(REQUIREMENT): Continue the personal essay below about exposing a video maker's false stories, starting right after its final question.

(QUOTED PASSAGE):
But I wasn’t really looking for plagiarism, which honestly I didn’t really care about, certainly not to the extent that Harry did. Harry’s personal bugbear was plagiarism; mine was misinformation. I quietly started asking people on Reddit how the Chinese box office worked and if there could be any fraud involved. I kept looking for more bullshit. Not all his videos turned up anything and I wasn’t expecting much when I clicked on a video about the Scarlet Witch’s children, which I assumed would be just a dull comic book recap. I had become able to pick out Somerton Originals very easily by that point, and oh, how I perked the fuck up when I saw him spin a very dubious story about Marvel writer Allan Heinberg doing a PR campaign against his bosses because they wouldn’t let him write gay characters. I eventually amassed a bulletproof case debunking it, a process that took me weeks. By this point, my amusement at his bullshit had started to turn back into genuine offense and anger. He was actively defaming people at this point, and it thrilled me to find proof that he was lying. I had found my Stephen Glass. And yet, I was still resistant to thinking about this guy as fair game. So then what was I going to do with all this information I was acquiring?

(COLLECTED DATA):

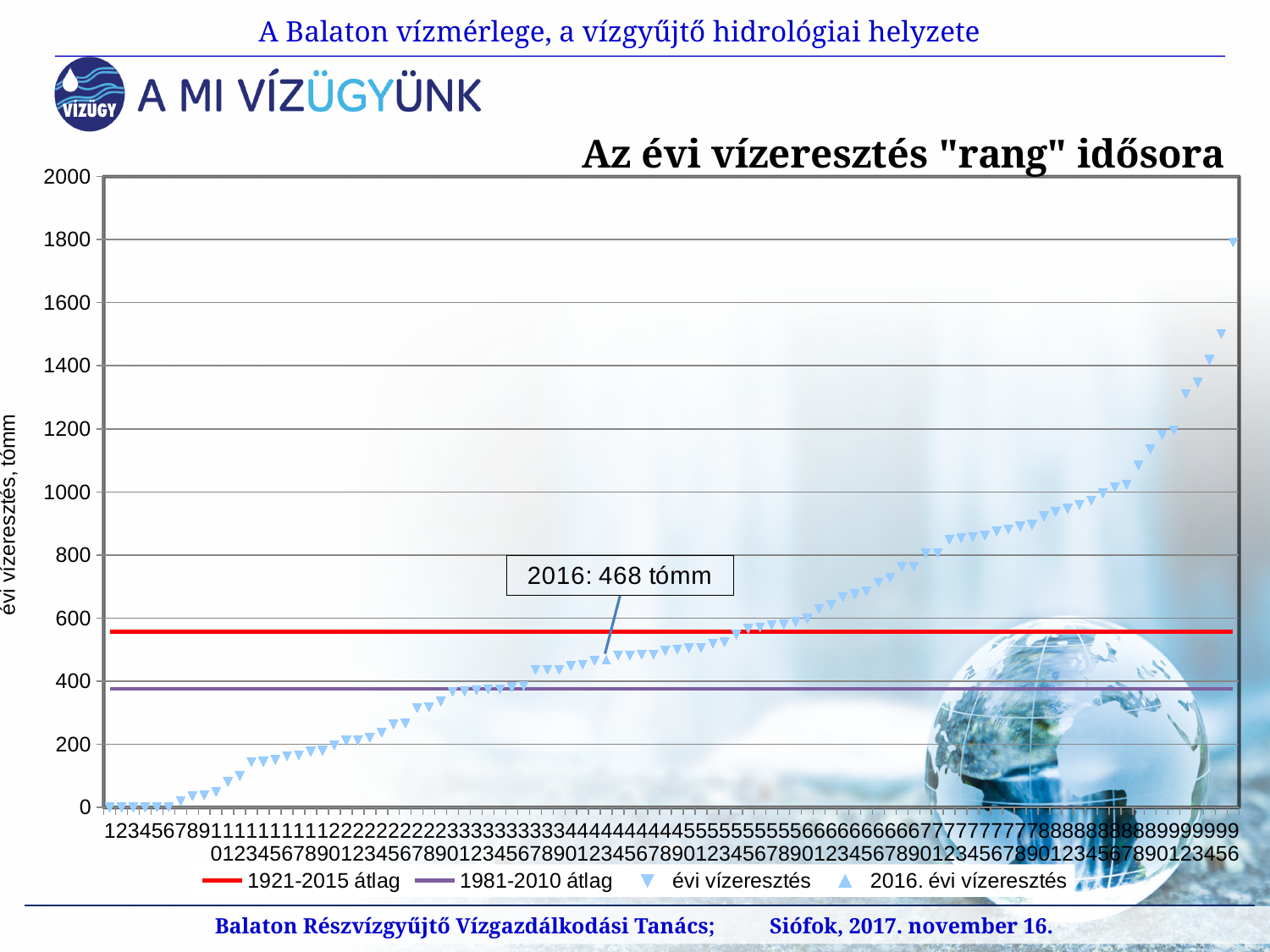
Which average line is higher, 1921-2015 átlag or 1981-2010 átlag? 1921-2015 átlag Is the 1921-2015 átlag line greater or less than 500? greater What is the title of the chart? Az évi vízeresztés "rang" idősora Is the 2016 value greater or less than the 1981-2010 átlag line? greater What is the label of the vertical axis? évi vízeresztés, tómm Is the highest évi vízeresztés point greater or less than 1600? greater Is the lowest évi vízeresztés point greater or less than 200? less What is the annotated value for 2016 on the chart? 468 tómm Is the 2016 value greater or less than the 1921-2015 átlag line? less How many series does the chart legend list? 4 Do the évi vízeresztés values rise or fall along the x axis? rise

(RESULT OF THIS EXERCISE):
I don’t know why I did this much worrying. In Shattered Glass (which I revisited about two or three more times over the course of last year), Penenberg doesn’t worry about the ugliness of calling out a fellow reporter. He doesn’t fret with guilt over the harm he’ll do Glass’s career; it’s not like Glass is owed his job, especially after ethical lapses this severe. Penenberg isn’t even outraged at Glass’s crimes against The Truth™; he just found a juicy story and he was excited to share it. So why should I be worried about Somerton’s well-being? Besides, I didn’t have any control over Harry, who was going to be doing all the heavy lifting here anyway, not me. By that point, a lot of people knew about Harry’s impending video and behind-the-scenes chatter about Somerton was starting to really simmer. In April, Somerton started crying on a livestream that his Patreon income had suddenly plummeted to about half of his usual and he might have to quit making videos; my colleague Dan Olson publicly accused him of lying (and privately, so did I – I know how Patreon works, there’s no way this could be true). Over the course of the next year, I would find out that many YouTubers, including some I didn’t even know, had beef with him. If nothing else, Somerton was a way into being part of the YouTube community again; I had stopped feeling like a part of it a long time ago.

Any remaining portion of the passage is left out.